Designing Redis replication partial resync

antirez 4871 days ago. 248860 views.

In this busy days I had the idea to focus on a single, non-huge, self contained project for some time, that could allow me to work focused as much as hours as possible, and could provide a significant advantage to the Redis community.

It turns out, the best bet was partial replication resync. An always wanted feature that consists in the ability to a slave to resynchronize to a master without the need of a full resync (and RDB dump creation on the master side) if the replication link was interrupted for a short time, because of a timeout, or a network issue, or similar transient issue.

The design is different compared to the one in the Github feature request that I filed myself some time ago, now we have the REPLCONF command that is just perfect to exchange replication information between master and slave.

Btw these are the main ideas of the design I'm refining and implementing.

1) The master has a global (for all the slaves) backlog of user configurable size. For instance you can allocate 100 MB of memory for this. As slaves are served in the replicationFeedSlaves() function this backlog is updated to contain the latest 100 MB of data (or whatever is the configured size of the backlog).
2) There is also a global counter, that simply starts at zero when a Redis instance is started, and is updated inside replicationFeedSlaves(), that is a global replication offset. This offset can identify a particular part of the outgoing stream from the master to the slaves at any given time.
3) If we got no slaves at all for too much time, the backlog buffer is destroyed and not updated at all, so we don't pay any performance/memory penalty if there are no slaves. Of course the buffer also starts unused when a new instance is started and is initialized only when we get the first slave.

Ok now, when a slave connects to a master, it uses the command:

REPLCONF get-stream-info

It gets two informations this way:

1) The master run id.
2) The master replication offset of the first byte this slave is going to receive in the replication stream.

The slave will make sure to update this offset as it receives data, so every slave knows the offset of the data it is consuming, from the point of view of the master global offset.

The master backlog is implemented using a circular buffer, so no memory move or reallocation operations are needed, it's just a copy of bytes.

Ok, this is the setup.

Now what happens after a short disconnection?

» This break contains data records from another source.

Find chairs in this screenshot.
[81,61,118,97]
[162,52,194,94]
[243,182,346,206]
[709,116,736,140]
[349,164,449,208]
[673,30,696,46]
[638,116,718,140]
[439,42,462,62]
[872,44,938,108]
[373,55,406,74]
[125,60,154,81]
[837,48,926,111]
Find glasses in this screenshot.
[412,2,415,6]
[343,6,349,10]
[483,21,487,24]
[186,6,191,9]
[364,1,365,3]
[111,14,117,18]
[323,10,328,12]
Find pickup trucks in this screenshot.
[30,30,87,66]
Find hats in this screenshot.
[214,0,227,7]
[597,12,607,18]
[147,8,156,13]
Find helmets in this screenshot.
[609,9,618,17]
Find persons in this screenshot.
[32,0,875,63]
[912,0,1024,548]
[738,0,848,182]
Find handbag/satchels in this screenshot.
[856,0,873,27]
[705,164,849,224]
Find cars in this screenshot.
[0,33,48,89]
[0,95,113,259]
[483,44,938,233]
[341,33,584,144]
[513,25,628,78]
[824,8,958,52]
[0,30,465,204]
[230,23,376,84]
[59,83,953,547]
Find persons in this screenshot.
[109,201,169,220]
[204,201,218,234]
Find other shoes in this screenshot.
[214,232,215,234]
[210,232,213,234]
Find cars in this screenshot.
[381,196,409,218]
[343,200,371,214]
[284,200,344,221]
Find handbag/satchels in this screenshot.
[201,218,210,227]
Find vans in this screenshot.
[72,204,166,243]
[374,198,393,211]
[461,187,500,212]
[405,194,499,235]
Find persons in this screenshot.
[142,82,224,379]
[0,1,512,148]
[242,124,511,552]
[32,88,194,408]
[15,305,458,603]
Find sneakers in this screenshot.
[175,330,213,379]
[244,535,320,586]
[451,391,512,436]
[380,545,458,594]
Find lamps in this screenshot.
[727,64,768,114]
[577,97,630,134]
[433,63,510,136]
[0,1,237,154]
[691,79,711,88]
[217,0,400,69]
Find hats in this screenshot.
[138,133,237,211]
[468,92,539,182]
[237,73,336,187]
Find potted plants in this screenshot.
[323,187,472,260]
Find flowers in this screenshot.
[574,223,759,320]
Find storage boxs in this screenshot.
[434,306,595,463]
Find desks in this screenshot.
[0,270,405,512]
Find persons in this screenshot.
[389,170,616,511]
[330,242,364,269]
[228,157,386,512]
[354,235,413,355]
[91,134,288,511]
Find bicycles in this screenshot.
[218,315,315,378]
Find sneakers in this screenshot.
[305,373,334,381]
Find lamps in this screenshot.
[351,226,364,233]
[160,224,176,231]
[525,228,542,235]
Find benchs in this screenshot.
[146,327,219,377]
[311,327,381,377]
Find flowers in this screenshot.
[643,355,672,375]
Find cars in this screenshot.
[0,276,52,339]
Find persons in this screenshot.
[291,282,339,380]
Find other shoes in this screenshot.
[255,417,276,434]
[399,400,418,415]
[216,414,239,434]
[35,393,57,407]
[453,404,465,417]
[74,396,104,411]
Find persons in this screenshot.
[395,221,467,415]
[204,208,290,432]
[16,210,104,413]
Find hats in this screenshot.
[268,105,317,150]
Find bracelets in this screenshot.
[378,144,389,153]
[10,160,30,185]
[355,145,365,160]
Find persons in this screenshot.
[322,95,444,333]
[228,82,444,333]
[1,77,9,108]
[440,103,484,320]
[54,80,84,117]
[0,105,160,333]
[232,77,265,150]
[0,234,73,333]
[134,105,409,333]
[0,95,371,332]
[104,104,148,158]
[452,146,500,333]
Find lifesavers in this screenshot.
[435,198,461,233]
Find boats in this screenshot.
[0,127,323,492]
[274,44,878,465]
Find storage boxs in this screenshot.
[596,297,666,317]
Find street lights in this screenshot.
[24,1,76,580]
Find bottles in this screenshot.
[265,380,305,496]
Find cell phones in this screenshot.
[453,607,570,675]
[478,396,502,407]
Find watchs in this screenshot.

1) The slave gets disconnected, it needs to reconnect to the master, but the client structure of the latest master connection is not discarded when a disconnection happens. It is saved to see if it's possible to reuse it later.
2) The slave reconnects and uses REPLCONF get-stream-info to get the master id and replication offset.
3) If the master run id matches, we can try a partial resync.
4) We use REPLCONF set-partial-resync-offset <offset>, Where <offset> is the offset of the latest byte we received with the previous replication link, plus one.
5) Now the master can reply with an error if there is not enough backlog to to start the replication with the specified offset, or can reply +OK if it's possible.
6) If it is OK a partial resync is initiated and the master will simply provide the slave with all the backlog the slave asked for, plus all the new updates.
7) The slave on the other side will reuse the saved master client structure, and will simply update the socket. The replication state is also marked as CONNECTED.

Everything fine!

Ok it's not *that* trivial but you got the idea, we have a backlog, and every slave has information about what it's consuming.

This is going to enter Redis 2.8 of course.